TEXT PASSAGE —
━━━━━━━━━━━━━━━━━━━━━━━━━━━━━━

January 24, 2010 Des Moines
Luke 4:14-21
A
‘Zero’ Year
I've never been quite sure what the
significance is suppose to be of “zero” years, but whatever it is we like to
make a big deal out of them. Let it be
known that somebody is celebrating one of these milestone birthdays and we
strike up the band and ice the cake in black.
Greeting card racks have whole sections devoted to zero-year
birthdays. When I was growing up we
weren't supposed to trust anyone over 30, though no one ever told me what
exactly transpired in adults when they crossed that ominous threshold.
Our
general sense of the passage of time seems to echo that significance. 2010, after all, seems so much more
interesting – and surely more important – than 2009. Perhaps it has to do with our fevered
giddiness over the upcoming census that always occurs on these special “zero”
years. Whatever, it is our prayer that 2010
is a “zero year” only with regards to the digit at the end rather than the sum
of what we accomplish in the course of its 365 days.
It
isn't likely that the setting for this morning's story was literally a “zero”
year, but Jesus nonetheless set it apart as having at least that much
significance – the “year of the Lord's favor,” he called it; and that ought to
count for something.
I've
taken a particular interest in this story of late since my home church in
Abilene, TX is celebrating its 125th anniversary this year – not
literally a “zero year” but one that makes a similar impact -- and I have been
invited to preach there one Sunday in April.
I am mostly looking forward to the occasion. After all, those are the people – that is the
congregation – that raised me from a pup.
In every way but blood, they are family.
But
there is another part of me that feels some apprehension – for all the same
reasons as I just mentioned. These are
people in front of whom I really don't want to flub it. That, and I keep thinking about what happened
to Jesus during his guest preacher appearance in front of the home-town crowd.
It
happened, according to Luke, not too long after his graduation from the
seminary of the desert. Sometime before, Jesus had found his way into the hands
of John the Baptist who, after some initial hesitation, lowered him into the
water and baptized him. Whatever else
we might manage to say about that dunking, it was apparently a powerful enough
experience that it drove Jesus into a prayerful solitude in the hills to
grapple with the same question that we are always trying to answer: “what is God’s will for me?”
Weeks
or months later, then, when Jesus returned to his home town and was invited to
speak in his home synagogue, they were words from the prophet Isaiah that he
chose to read – words upon which he may well have ruminated during that wilderness
retreat.
“The
Spirit of the Lord is upon me because he has anointed me; he has sent me to
announce good news to the poor, to proclaim release for prisoners and recovery
of sight for the blind; to let the broken victims go free, to proclaim the year
of the Lord’s favor.”
“This,”
he said to those familiar faces gathered curiously in front of him, “this is
who I am. This is what I’m all
about.” And even though “they laughed
him out of town for his presumption,” – indeed, darn near tried to kill him – “we
know he spoke the truth because the rest of his life testified to this claim”
(Mead, Transforming Congregations p.
26).
Throughout
his ministry, he went about announcing good news, acting out good news,
demonstrating good news – making it a present reality. And that, I would argue, is the business that
you and I are in: the business of
healing the woundedness that mars us and literally bleeds us to death. It isn't enough, in other words, for the
church to simply be. Congregational
survival is not the same thing as missional success.

━━━━━━━━━━━━━━━━━━━━━━━━━━━━━━

[Records of spatial reasoning questions]
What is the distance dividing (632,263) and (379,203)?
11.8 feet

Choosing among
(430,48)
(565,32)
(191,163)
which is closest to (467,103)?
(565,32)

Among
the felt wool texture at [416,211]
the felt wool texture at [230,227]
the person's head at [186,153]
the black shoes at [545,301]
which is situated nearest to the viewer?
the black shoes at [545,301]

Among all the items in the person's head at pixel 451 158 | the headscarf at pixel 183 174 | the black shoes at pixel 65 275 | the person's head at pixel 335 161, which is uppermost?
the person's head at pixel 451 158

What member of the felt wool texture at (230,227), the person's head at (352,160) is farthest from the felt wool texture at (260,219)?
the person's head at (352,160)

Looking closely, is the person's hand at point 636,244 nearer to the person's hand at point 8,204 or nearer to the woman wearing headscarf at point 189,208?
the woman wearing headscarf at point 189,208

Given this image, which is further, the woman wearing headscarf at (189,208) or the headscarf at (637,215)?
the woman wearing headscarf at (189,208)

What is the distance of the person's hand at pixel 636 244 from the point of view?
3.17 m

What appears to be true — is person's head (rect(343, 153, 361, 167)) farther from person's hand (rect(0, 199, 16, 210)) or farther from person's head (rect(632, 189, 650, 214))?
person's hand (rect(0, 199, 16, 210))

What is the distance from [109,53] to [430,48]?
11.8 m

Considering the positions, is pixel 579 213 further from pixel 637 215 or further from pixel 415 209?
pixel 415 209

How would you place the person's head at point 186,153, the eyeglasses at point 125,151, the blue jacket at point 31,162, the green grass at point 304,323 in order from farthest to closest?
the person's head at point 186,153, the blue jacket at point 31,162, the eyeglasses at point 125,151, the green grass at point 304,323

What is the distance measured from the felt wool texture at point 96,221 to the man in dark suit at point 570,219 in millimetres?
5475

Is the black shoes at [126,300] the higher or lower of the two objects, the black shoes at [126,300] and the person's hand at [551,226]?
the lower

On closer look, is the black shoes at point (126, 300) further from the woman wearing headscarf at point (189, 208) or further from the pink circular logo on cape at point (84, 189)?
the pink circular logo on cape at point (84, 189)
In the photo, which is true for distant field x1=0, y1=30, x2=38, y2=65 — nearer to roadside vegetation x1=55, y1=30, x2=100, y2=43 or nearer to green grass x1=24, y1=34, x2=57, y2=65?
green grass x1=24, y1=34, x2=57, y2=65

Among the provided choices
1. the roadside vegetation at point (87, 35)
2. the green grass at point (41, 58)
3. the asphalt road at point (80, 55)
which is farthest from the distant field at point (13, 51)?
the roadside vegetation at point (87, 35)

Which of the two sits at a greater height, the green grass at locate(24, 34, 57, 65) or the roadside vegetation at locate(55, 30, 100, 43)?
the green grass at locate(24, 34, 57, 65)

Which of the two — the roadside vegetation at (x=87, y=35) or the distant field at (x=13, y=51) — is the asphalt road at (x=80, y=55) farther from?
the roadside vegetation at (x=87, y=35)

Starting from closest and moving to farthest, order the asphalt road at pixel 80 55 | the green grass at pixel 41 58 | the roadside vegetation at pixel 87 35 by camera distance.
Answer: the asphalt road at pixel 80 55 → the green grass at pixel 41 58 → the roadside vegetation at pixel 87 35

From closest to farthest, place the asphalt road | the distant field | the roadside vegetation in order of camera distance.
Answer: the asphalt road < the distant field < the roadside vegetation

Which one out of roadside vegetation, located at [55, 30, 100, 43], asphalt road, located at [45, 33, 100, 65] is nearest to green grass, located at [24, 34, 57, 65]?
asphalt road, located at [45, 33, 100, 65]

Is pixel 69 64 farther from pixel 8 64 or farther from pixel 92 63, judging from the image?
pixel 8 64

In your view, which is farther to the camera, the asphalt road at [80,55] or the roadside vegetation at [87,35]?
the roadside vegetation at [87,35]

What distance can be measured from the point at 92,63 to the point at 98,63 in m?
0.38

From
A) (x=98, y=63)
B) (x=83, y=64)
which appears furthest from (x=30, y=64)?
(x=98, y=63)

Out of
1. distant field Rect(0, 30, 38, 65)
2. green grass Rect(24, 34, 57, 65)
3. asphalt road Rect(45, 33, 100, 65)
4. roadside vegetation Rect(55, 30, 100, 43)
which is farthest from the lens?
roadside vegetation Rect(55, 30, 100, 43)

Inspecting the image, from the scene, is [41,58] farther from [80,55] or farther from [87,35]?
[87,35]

━━━━━━━━━━━━━━━━━━━━━━━━━━━━━━

PROBLEMS TO WORK ON —
1/ According to the sermon, what anniversary is the speaker's home church in Abilene, TX celebrating this year?
2/ Lay out the rows as a numbered list, starting at the line that contains "Starting from closest" and ending at the last line of the rows, with blank lines omitted.

ANSWERS PER TASK —
1/ Its 125th anniversary.

2/
1. Starting from closest and moving to farthest, order the asphalt road at pixel 80 55 | the green grass at pixel 41 58 | the roadside vegetation at pixel 87 35 by camera distance.
2. Answer: the asphalt road at pixel 80 55 → the green grass at pixel 41 58 → the roadside vegetation at pixel 87 35
3. From closest to farthest, place the asphalt road | the distant field | the roadside vegetation in order of camera distance.
4. Answer: the asphalt road < the distant field < the roadside vegetation
5. Which one out of roadside vegetation, located at [55, 30, 100, 43], asphalt road, located at [45, 33, 100, 65] is nearest to green grass, located at [24, 34, 57, 65]?
6. asphalt road, located at [45, 33, 100, 65]
7. Is pixel 69 64 farther from pixel 8 64 or farther from pixel 92 63, judging from the image?
8. pixel 8 64
9. In your view, which is farther to the camera, the asphalt road at [80,55] or the roadside vegetation at [87,35]?
10. the roadside vegetation at [87,35]
11. What distance can be measured from the point at 92,63 to the point at 98,63 in m?
12. 0.38
13. From
14. A) (x=98, y=63)
15. B) (x=83, y=64)
16. which appears furthest from (x=30, y=64)?
17. (x=98, y=63)
18. Out of
19. 1. distant field Rect(0, 30, 38, 65)
20. 2. green grass Rect(24, 34, 57, 65)
21. 3. asphalt road Rect(45, 33, 100, 65)
22. 4. roadside vegetation Rect(55, 30, 100, 43)
23. which is farthest from the lens?
24. roadside vegetation Rect(55, 30, 100, 43)
25. Inspecting the image, from the scene, is [41,58] farther from [80,55] or farther from [87,35]?
26. [87,35]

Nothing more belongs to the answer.